By Erin Free
Forget the chatty, bold-as-brass bad guys of Guy Ritchie’s Brit-nouveau gangster flicks, or the sneering brutes of Rise Of The Footsoldier. If you want to source the blueprint for the tough-as-nails cinematic UK gangster, go no further than Jack Carter, the ice-cold brute at the heart of Mike Hodges’ brilliant 1971 thriller, Get Carter. As played with a scathing lack of compromise by Michael Caine (who was on an absolute hot streak after appearing in the era-defining hits Zulu, The Ipcress File, Alfie, and The Italian Job), Carter is the definitive British gangster. A terse, embittered and disturbingly functional go-to man for the London mob, things get uncharacteristically personal for Jack Carter when he travels to the drab, grey surrounds of Newcastle for his brother’s funeral. Despite showing no emotion (Caine deliberately and expertly keeps everything below the surface in a terrific example of slow-burn acting), Carter begins to suspect foul play in his brother’s death, and pretty soon he’s bashing and threatening his way through Newcastle’s criminal underworld, relentlessly and ruthlessly looking for answers.
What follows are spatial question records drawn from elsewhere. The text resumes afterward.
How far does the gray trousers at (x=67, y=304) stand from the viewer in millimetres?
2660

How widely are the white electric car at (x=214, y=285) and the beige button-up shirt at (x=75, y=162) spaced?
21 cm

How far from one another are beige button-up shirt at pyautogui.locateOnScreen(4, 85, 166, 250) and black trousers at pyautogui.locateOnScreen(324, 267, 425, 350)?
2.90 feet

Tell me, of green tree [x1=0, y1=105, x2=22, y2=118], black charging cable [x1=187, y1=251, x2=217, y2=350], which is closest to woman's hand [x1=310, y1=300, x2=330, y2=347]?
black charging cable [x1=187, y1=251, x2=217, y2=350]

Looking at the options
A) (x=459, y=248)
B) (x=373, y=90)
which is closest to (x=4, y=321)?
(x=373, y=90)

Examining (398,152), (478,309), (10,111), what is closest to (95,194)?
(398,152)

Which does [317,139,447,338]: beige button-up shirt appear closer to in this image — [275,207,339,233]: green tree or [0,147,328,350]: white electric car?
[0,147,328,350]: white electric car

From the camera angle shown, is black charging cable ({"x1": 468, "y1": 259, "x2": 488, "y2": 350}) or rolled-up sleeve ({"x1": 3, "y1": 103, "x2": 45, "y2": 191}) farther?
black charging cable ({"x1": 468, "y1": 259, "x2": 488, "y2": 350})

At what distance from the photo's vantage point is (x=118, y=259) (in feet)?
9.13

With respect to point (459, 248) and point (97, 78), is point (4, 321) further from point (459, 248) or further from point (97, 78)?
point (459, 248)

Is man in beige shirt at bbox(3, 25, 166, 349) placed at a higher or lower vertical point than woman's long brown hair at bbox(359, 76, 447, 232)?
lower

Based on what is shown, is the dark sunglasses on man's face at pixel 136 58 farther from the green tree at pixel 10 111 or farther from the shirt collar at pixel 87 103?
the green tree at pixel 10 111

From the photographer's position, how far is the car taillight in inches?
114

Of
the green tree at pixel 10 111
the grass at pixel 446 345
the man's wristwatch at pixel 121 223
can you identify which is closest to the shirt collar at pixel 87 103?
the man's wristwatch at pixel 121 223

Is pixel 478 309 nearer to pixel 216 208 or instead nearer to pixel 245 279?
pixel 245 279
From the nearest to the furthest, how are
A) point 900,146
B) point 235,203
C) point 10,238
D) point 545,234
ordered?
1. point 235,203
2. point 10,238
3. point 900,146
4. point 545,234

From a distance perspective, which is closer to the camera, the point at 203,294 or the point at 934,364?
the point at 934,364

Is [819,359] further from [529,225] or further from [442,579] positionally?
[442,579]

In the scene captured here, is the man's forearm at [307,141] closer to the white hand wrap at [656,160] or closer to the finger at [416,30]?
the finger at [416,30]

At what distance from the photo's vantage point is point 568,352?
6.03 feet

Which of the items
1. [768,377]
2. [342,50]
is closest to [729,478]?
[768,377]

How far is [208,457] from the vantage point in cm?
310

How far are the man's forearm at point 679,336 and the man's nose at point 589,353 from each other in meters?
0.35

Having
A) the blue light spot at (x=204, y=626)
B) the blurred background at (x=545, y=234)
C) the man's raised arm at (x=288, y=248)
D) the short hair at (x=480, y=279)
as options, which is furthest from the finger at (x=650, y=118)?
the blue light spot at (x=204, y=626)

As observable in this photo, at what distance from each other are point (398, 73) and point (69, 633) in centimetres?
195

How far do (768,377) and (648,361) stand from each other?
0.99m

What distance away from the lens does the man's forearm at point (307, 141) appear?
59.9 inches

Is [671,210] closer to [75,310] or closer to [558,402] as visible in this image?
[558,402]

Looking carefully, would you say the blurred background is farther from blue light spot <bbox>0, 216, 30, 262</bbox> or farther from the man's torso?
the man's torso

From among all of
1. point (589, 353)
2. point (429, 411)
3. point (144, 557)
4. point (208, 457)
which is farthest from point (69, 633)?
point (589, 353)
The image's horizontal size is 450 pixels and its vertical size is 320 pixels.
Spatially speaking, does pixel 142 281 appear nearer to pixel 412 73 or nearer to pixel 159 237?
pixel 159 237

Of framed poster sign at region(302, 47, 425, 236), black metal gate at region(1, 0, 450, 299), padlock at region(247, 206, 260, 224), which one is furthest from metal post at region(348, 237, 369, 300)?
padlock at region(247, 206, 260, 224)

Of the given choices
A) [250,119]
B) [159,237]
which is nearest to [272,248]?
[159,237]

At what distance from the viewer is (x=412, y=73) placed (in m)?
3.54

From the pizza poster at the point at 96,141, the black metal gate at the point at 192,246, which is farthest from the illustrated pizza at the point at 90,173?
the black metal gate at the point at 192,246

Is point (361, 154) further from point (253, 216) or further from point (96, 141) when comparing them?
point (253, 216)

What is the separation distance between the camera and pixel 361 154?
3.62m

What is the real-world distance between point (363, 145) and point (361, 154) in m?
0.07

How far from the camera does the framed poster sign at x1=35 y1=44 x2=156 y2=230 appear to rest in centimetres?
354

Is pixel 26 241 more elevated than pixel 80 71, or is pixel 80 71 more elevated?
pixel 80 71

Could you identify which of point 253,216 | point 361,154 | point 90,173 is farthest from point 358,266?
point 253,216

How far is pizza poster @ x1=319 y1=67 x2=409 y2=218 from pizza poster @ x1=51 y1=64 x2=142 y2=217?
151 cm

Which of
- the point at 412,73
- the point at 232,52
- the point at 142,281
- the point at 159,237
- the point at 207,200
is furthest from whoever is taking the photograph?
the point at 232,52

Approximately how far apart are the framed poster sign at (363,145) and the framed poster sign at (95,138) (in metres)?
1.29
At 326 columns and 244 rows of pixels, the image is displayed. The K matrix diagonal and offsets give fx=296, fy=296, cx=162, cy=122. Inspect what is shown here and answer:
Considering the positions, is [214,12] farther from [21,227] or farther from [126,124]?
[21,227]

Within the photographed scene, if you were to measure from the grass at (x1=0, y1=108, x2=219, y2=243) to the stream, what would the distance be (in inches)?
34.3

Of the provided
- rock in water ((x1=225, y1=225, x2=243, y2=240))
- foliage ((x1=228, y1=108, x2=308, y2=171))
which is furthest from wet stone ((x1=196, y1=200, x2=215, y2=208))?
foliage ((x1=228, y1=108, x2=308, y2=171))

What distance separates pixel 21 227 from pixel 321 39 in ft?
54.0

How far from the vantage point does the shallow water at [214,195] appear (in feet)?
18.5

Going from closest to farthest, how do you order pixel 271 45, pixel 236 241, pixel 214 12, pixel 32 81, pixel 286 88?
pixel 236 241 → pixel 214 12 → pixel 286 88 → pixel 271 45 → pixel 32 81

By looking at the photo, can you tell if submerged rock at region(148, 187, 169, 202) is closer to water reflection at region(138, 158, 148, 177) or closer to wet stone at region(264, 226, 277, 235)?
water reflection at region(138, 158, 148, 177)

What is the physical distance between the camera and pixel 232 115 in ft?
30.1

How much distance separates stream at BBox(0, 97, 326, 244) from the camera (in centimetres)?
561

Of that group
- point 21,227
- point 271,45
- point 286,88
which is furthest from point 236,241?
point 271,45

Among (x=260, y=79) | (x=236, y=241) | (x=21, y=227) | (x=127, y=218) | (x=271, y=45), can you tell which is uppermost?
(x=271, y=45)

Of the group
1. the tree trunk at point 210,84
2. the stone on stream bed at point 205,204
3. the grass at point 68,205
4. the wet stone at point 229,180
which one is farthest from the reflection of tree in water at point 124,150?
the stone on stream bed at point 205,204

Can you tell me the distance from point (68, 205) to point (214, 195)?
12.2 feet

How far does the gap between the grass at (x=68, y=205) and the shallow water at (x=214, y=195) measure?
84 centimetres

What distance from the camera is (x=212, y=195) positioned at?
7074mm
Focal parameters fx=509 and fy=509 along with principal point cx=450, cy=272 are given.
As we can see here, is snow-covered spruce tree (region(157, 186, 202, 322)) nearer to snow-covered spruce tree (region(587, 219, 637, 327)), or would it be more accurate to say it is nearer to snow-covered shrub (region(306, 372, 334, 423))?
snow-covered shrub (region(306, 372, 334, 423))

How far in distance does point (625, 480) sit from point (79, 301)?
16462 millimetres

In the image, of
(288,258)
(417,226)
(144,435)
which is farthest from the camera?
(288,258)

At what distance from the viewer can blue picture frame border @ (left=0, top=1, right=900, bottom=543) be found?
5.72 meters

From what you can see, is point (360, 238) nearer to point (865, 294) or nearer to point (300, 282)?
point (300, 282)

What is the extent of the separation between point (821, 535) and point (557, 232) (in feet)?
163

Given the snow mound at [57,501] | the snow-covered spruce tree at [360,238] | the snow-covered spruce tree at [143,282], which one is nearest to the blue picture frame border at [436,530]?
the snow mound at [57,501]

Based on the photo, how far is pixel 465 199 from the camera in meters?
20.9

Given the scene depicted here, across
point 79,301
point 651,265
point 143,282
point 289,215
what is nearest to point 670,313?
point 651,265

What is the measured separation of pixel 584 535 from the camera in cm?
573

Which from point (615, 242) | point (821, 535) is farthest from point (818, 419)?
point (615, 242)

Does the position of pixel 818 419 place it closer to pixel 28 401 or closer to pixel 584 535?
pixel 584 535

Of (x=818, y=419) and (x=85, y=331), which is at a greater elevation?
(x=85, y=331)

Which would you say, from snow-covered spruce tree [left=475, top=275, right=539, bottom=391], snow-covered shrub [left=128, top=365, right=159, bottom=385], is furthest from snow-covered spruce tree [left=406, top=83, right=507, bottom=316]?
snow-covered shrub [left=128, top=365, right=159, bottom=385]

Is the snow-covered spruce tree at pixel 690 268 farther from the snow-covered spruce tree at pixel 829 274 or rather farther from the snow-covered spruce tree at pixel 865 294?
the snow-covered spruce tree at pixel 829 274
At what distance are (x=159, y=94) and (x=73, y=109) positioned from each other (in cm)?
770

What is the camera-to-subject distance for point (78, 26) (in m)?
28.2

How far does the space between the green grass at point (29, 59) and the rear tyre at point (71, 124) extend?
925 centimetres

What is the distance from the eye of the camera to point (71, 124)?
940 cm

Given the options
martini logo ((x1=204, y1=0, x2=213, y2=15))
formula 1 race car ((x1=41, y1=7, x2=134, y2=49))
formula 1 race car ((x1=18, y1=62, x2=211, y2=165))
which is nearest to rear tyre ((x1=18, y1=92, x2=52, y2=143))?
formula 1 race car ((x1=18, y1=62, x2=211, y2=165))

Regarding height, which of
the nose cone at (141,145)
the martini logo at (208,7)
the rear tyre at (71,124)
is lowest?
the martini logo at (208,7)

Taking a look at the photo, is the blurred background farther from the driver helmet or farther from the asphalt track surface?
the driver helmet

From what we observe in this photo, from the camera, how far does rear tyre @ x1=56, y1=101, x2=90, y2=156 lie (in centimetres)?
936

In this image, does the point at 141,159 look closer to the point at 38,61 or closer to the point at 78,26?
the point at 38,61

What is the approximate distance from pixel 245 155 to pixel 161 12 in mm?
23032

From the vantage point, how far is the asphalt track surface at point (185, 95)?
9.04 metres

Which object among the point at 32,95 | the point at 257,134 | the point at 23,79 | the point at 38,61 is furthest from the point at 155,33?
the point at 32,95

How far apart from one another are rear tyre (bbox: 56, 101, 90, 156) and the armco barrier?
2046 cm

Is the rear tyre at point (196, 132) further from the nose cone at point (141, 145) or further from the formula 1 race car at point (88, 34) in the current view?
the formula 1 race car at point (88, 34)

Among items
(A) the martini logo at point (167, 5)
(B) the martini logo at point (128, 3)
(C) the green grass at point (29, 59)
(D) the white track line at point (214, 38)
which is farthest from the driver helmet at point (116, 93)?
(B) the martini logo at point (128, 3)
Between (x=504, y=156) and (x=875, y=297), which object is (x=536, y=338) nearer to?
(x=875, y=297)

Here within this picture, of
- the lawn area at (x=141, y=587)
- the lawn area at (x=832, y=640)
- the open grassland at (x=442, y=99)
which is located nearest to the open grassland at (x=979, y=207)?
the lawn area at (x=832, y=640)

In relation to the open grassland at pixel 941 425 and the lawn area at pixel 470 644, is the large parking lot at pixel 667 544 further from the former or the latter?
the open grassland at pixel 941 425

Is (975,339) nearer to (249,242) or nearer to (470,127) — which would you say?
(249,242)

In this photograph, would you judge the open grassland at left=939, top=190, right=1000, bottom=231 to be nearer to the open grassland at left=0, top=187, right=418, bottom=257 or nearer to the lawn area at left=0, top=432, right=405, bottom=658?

The most obviously appealing thing about Jack Carter is his toughness. Even when outmanned and outgunned, he doesn’t flinch. “You’re a big man, but you’re in bad shape,” he famously sneers to a thug sizing him up. “With me it’s a full time job. Now behave yourself.” But he’s also funny in a dry and taciturn way (“You know, I’d almost forgotten what your eyes looked like,” he says to an opposite number. “Still the same. Pissholes in the snow”), and rates as sympathetic by dint of the fact that all of the people around him are so resolutely appalling. The film is wholly without charm and stylisation, and Carter is always believable when placed against the nihilistic background of a grim, corrupt, and soulless England. Carter, however, is more than just a hardman. As the film unravels, his metallic outer shell is slowly corroded, revealing a well of pain – and, most surprisingly, a sense of responsibility – that drives his violent actions.
“A gangster, more often than not, is a policeman who’s taken the law into his own hands, protecting his family and providing them with a criminal livelihood,” Caine said to The Guardian in 1997 of Jack Carter. “We got an awful lot of stick for the film’s violence. But it was violent only in so far as I wanted to get across the point that if you whack a bloke eight or ten times in the face, he isn’t going to get up and come back at you. Just one proper hit in the face and he’s going to be across the room. And you never see that in a lot of films. What you get these days is a pornography of violence, which is much more dangerous than a pornography of sex. I’d rather see people screwing than killing one another. In Get Carter, we were criticised because we showed the reality of violence. But just one stab in the stomach – that’s all it takes. I’ve been a soldier, and I know about the trauma of violence.”
It’s perhaps that sense of understanding that makes Jack Carter such a complex and unforgettable character.